An anonymous reader writes "With all this design your own parts and electronics talk lately here on /., what about creating your own stone sculpture on a PC or Copying a Stone Sculpture? You can do that with an outfit called Studio Roc in CA. The New York Times has an interesting article on this marriage of CAD, laser scanning, and rocks. 'Using a huge Italian-made Omag Mill5 five-axis milling machine equipped with a scanner and 30 interchangeable diamond-tipped bits and blades, the Mill5 can record nearly any object in minutes and carve a duplicate in any stone in a few hours.'"

2 of 186 comments (clear)

  1. Re:Question on the cutting by Anonymous Coward · · Score: 5, Informative

    Laser cutting (or abrasive waterjet) is usually for flat items like sheetmetal where you make the cut all the way through the material.

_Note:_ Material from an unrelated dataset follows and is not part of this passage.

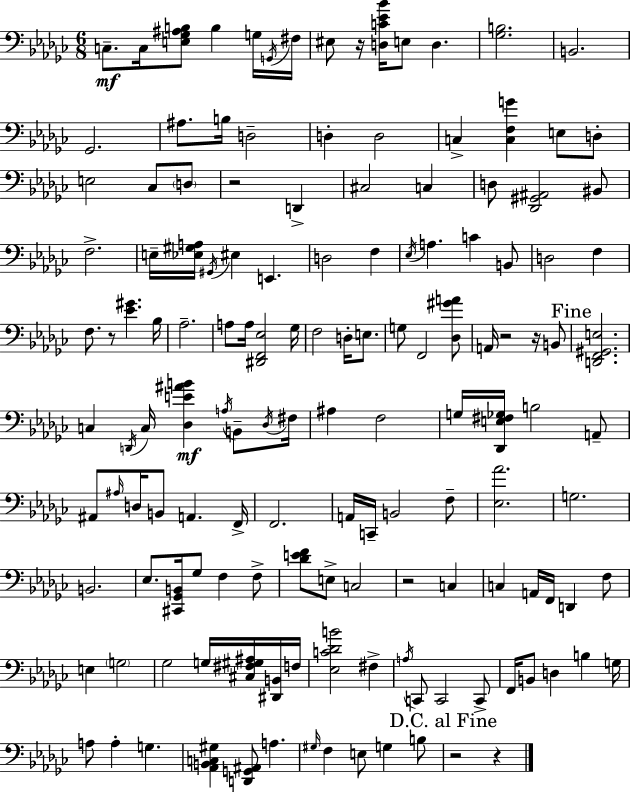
C3/e. C3/s [E3,Gb3,A#3,B3]/e B3/q G3/s G2/s F#3/s EIS3/e R/s [D3,C4,Eb4,Bb4]/s E3/e D3/q. [Gb3,B3]/h. B2/h. Gb2/h. A#3/e. B3/s D3/h D3/q D3/h C3/q [C3,F3,G4]/q E3/e D3/e E3/h CES3/e D3/e R/h D2/q C#3/h C3/q D3/e [Db2,G#2,A#2]/h BIS2/e F3/h. E3/s [Eb3,G#3,A3]/s G#2/s EIS3/q E2/q. D3/h F3/q Eb3/s A3/q. C4/q B2/e D3/h F3/q F3/e. R/e [Eb4,G#4]/q. Bb3/s Ab3/h. A3/e A3/s [D#2,F2,Eb3]/h Gb3/s F3/h D3/s E3/e. G3/e F2/h [Db3,G#4,A4]/e A2/s R/h R/s B2/e [D2,F2,G#2,E3]/h. C3/q D2/s C3/s [Db3,E4,A#4,B4]/q A3/s B2/e Db3/s F#3/s A#3/q F3/h G3/s [Db2,E3,F#3,Gb3]/s B3/h A2/e A#2/e A#3/s D3/s B2/e A2/q. F2/s F2/h. A2/s C2/s B2/h F3/e [Eb3,Ab4]/h. G3/h. B2/h. Eb3/e. [C#2,Gb2,B2]/s Gb3/e F3/q F3/e [Db4,E4,F4]/e E3/e C3/h R/h C3/q C3/q A2/s F2/s D2/q F3/e E3/q G3/h Gb3/h G3/s [C#3,F#3,G#3,A#3]/s [D#2,B2]/s F3/s [Eb3,C4,Db4,B4]/h F#3/q A3/s C2/e C2/h C2/e F2/s B2/e D3/q B3/q G3/s A3/e A3/q G3/q. [Ab2,B2,C3,G#3]/q [D2,G2,A#2]/e A3/q. G#3/s F3/q E3/e G3/q B3/e R/h R/q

If you need to make a partial cut, a mechanical device is your only choice.

  2. Re:Question on the cutting by RPI+Geek · · Score: 5, Informative
    There's a few reasons.

    Conventional millers are cheaper.

    Lasers can't get inside features like hollowed-out areas (they can't control depth as well because they don't know the exact material properties inside the stone, and if it hit an unexpected soft spot, oops! there goes the whole thing.

    A laser cutter would use much more energy to burn the material away than a conventional mill uses to just chip it.

    Hope this helps.

    --

    - "Nobody came out that night, not one was ever seen. But Old Man Stauf is waiting there, crazy sick and mean!"